Panel Paper:
The Effect of Medicaid Fraud Enforcement on Nursing Home Quality
Friday, November 9, 2018
8206 - Lobby Level (Marriott Wardman Park)
*Names in bold indicate Presenter
Victoria Perez and Coady Wing, Indiana University
In 2016 there are more than 16,000 nursing homes in the United States. Together, the provide LTC services to more than 1.4 million Americans. The Medicaid program pays for the largest share of these services. It is likely that Medicaid policies and program design features influence the quality and type of care that nursing homes provide. LTC Quality is an important ethical concern because nursing home patients are vulnerable to abuse and neglect.
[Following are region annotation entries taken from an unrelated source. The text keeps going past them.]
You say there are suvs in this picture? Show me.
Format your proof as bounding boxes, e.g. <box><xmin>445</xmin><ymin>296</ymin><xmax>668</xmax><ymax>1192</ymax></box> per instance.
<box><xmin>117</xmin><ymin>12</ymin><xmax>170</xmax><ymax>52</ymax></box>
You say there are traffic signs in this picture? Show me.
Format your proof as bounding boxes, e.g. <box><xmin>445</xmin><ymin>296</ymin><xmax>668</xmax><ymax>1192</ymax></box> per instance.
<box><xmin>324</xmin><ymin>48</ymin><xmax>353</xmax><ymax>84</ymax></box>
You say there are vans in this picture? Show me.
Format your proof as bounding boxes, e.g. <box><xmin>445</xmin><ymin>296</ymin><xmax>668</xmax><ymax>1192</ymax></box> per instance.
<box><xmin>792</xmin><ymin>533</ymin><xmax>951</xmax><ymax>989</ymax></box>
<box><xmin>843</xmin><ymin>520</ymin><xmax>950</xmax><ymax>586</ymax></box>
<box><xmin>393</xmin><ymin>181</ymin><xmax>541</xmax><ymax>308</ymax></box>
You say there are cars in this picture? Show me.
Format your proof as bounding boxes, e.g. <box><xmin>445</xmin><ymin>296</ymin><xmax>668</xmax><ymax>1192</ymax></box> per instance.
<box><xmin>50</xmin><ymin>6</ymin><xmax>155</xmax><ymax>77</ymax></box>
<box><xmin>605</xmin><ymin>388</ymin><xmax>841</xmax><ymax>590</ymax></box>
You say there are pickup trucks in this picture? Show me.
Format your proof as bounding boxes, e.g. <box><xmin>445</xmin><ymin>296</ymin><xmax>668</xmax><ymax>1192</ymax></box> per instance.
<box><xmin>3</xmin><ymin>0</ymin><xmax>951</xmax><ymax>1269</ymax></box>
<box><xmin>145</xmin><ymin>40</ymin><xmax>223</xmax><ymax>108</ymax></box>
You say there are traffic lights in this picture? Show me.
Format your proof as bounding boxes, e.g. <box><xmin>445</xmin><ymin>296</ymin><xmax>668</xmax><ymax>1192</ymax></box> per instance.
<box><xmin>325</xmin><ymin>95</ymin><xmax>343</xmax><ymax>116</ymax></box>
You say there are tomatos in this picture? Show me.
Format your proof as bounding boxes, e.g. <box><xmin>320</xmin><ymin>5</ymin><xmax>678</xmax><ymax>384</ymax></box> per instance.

In addition, recent policy changes at the Centers for Medicaid and Medicare Services restrict the ability of patients to sue public insurance health care providers for various types of abuse or quality lapses. (Patients are – instead – encouraged to pursue arbitration, rather than litigation.) These changes may limit the capacity of patients to hold providers accountable for poor quality via litigation. In the absence of litigation, the main mechanisms for promoting high quality LTC services involve information disclosure and direct government investigation and enforcement actions. Recent empirical work examines the role of quality reporting. But there is almost no research on the effects of abuse and neglect enforcement effort on the quality of care provided in LTC facilities.
In almost every state, Medicaid Fraud Enforcement Units (MFCUs) are responsible for investigating and prosecuting cases of patient abuse and neglect in the Medicaid program. Many of these cases involve Medicaid LTC patients. In this paper, we study the effect of within state changes in MFCU budget allocations on three types of measures of the quality of care provided in LTC facilities. We employ a difference-in-differences methodology to leverage state variation in Medicaid Fraud enforcement funding over time. The first set of measures are positive metrics of quality that increase the nursing home provider's ranking on both Nursing Home Compare, a government administered site, as well as on social media. The second set of measures are related to deficiencies and patient complaints, which are only systematically represented on Nursing Home Compare. Finally, we consider changes in operational structure by looking at measures of staffing composition.